■ **What is asked**
Locate the line that contains "As viewed in". Copy it and every following line through the end of the records, exactly, and include nothing else.

Spatial relationship records

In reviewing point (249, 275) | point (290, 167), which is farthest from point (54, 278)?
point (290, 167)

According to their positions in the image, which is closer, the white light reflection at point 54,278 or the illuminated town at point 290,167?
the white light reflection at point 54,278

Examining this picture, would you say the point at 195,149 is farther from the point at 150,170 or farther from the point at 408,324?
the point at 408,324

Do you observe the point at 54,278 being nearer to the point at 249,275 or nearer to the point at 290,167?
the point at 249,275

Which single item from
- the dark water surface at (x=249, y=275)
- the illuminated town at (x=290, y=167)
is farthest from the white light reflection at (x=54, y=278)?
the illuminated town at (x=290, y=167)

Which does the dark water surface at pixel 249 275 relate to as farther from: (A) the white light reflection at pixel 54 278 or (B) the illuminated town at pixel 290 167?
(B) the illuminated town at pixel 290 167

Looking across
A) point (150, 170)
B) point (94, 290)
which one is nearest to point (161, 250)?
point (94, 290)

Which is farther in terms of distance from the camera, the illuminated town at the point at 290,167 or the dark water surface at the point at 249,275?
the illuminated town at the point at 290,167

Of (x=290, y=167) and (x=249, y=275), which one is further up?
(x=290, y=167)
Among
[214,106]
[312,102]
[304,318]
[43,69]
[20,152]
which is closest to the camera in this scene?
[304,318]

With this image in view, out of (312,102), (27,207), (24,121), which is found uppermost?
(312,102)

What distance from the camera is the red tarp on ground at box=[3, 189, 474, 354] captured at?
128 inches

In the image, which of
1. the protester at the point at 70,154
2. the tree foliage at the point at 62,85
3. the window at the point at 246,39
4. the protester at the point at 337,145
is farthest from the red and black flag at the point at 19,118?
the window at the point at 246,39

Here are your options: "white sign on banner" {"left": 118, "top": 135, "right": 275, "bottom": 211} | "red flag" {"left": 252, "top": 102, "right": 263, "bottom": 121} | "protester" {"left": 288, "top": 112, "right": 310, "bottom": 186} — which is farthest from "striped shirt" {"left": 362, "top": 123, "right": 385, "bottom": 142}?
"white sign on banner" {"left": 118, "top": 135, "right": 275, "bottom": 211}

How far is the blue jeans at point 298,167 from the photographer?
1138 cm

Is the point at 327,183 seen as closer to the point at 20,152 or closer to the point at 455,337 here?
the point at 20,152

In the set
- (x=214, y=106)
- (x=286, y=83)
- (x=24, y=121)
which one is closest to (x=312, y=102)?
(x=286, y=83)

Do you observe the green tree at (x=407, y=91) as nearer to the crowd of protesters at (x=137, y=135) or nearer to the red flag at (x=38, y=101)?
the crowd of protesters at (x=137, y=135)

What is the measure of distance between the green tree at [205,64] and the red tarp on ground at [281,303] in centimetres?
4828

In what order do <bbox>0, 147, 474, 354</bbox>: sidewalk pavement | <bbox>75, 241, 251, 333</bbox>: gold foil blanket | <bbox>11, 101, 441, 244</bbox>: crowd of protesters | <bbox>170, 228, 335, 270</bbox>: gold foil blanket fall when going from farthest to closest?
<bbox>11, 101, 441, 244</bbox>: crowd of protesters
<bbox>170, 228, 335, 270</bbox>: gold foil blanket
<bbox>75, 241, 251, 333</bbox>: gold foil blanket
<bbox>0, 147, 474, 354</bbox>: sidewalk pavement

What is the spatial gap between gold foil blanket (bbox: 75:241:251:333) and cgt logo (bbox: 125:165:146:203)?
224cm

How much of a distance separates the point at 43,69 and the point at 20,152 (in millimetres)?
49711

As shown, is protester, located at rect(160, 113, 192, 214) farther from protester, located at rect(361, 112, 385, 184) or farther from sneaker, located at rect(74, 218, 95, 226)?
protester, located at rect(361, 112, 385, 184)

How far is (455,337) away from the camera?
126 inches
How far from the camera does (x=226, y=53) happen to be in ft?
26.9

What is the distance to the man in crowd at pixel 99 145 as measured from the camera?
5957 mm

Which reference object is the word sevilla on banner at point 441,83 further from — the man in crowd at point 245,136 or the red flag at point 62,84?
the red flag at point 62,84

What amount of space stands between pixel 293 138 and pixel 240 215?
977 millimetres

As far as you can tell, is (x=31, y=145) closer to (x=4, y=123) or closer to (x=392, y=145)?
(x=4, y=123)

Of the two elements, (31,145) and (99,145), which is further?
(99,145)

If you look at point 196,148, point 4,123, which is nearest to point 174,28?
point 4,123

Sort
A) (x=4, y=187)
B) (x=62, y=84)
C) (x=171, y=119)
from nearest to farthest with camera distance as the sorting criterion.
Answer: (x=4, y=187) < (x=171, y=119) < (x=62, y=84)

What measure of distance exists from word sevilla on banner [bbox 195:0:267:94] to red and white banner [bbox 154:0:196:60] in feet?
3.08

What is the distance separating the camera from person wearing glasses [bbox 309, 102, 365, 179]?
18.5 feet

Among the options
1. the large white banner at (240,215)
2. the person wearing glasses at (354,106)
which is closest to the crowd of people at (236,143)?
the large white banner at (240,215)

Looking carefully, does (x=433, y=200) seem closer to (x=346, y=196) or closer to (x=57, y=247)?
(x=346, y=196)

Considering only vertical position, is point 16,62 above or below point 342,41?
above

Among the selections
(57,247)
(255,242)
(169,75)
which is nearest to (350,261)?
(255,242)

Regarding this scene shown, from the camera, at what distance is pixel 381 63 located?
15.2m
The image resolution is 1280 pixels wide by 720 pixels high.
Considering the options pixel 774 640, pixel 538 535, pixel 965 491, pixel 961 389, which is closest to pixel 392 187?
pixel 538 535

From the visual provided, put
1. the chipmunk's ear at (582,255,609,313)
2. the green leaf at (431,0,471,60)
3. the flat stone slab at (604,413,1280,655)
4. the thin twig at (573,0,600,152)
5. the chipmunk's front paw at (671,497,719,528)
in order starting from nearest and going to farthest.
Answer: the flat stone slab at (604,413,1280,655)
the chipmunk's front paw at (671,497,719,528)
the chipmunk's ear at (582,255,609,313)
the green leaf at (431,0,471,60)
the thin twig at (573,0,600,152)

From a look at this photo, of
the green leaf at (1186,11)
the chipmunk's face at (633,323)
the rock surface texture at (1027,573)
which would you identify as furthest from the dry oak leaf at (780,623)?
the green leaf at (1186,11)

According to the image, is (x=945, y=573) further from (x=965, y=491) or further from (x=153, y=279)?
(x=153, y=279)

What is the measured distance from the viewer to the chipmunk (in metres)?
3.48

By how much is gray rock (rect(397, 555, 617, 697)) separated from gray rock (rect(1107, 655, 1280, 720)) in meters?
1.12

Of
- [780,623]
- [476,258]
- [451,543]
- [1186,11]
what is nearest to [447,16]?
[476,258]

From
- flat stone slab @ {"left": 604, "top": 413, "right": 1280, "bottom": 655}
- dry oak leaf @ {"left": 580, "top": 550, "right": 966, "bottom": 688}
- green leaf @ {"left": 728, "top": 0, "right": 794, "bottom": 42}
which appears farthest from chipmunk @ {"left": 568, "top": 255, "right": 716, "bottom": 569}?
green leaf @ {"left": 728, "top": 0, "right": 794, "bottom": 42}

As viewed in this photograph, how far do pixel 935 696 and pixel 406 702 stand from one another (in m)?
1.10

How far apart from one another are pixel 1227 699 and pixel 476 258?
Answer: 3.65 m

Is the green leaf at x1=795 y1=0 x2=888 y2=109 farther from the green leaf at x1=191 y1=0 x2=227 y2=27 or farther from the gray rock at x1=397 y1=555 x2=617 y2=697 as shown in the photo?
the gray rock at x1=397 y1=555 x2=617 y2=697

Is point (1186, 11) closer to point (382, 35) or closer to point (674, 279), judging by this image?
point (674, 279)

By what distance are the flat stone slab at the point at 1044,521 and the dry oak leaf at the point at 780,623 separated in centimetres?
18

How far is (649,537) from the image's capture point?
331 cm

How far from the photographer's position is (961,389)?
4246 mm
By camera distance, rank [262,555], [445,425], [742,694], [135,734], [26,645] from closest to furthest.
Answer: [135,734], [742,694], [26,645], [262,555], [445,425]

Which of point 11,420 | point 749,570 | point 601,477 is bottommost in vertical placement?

■ **Solution**
As viewed in this photograph, how far do pixel 935 696 and pixel 406 702 stand from one another (in m)?
1.10

How far apart from one another are pixel 1227 699 and pixel 476 258?
Answer: 3.65 m

Is the green leaf at x1=795 y1=0 x2=888 y2=109 farther from the green leaf at x1=191 y1=0 x2=227 y2=27 or farther from the gray rock at x1=397 y1=555 x2=617 y2=697 as shown in the photo?
the gray rock at x1=397 y1=555 x2=617 y2=697

Is point (1186, 11) closer to point (382, 35) or closer to point (674, 279), judging by this image?
point (674, 279)

By what distance are the flat stone slab at the point at 1044,521 and the dry oak leaf at the point at 780,623 separated in centimetres?
18

How far is (649,537) from the image's capture point?
331 cm

How far from the photographer's position is (961,389)?
4246 mm
By camera distance, rank [262,555], [445,425], [742,694], [135,734], [26,645] from closest to furthest.
Answer: [135,734], [742,694], [26,645], [262,555], [445,425]

Which of point 11,420 | point 749,570 | point 601,477 is bottommost in vertical placement?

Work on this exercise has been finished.